Tian Wei, Gao Zhong, Tan Dayi
Institute of Intelligent Vehicles, School of Automotive Studies, Tongji University, Shanghai, China.
Front Neurosci. 2023 Jul 19;17:1201088. doi: 10.3389/fnins.2023.1201088. eCollection 2023.
Vision-based human pose estimation has been widely applied in tasks such as augmented reality, action recognition and human-machine interaction. Current approaches favor the keypoint detection-based paradigm, as it eases the learning by circumventing the highly non-linear problem of direct regressing keypoint coordinates. However, in such a paradigm, each keypoint is predicted based on its small surrounding region in a Gaussian-like heatmap, resulting in a huge waste of information from the rest regions and even limiting the model optimization. In this paper, we design a new k-block multi-person pose estimation architecture with a voting mechanism on the entire heatmap to simultaneously infer the key points and their uncertainties. To further improve the keypoint estimation, this architecture leverages the SMPL 3D human body model, and iteratively mines the information of human body structure to correct the pose estimation from a single image. By experiments on the 3DPW dataset, it improves the state-of-the-art performance by about 8 mm on MPJPE metric and 5 mm on PA-MPJPE metric. Furthermore, its capability to be employed in real-time provides potential applications for multi-person pose estimation to be conducted in complex scenarios.

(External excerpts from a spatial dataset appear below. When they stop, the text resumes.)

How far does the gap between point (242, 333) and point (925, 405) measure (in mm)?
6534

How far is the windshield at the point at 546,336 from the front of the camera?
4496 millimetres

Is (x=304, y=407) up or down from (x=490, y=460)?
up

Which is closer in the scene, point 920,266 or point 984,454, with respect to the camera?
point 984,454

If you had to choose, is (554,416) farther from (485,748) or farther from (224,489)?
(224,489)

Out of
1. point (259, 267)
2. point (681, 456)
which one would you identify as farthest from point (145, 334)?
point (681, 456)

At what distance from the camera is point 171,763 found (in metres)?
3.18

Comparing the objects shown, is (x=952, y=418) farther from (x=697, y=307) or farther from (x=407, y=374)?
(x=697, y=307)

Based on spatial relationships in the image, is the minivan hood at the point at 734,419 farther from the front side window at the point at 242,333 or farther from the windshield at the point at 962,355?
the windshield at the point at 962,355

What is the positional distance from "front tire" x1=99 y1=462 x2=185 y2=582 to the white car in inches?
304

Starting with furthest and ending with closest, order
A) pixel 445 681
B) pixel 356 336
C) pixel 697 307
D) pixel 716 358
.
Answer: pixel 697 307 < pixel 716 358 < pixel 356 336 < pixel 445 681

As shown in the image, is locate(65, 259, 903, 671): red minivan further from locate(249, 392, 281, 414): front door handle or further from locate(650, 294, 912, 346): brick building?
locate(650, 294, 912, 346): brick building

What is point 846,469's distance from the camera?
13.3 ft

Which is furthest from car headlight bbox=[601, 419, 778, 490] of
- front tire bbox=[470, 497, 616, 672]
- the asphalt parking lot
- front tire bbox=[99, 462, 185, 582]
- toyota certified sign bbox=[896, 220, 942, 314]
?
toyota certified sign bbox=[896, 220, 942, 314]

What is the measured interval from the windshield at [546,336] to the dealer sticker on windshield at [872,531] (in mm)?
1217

基于视觉的人体姿态估计已广泛应用于增强现实、动作识别和人机交互等任务中。当前的方法倾向于基于关键点检测的范式,因为它通过规避直接回归关键点坐标这一高度非线性问题来简化学习过程。然而,在这种范式中,每个关键点是基于高斯热图中其小的周围区域进行预测的,这导致其余区域的信息被大量浪费,甚至限制了模型优化。在本文中,我们设计了一种新的k块多人姿态估计架构,该架构在整个热图上采用投票机制来同时推断关键点及其不确定性。为了进一步改进关键点估计,该架构利用SMPL 3D人体模型,并迭代挖掘人体结构信息以从单张图像中校正姿态估计。通过在3DPW数据集上进行实验,在MPJPE指标上它将当前最优性能提高了约8毫米,在PA - MPJPE指标上提高了5毫米。此外,其能够实时应用为在复杂场景中进行多人姿态估计提供了潜在应用。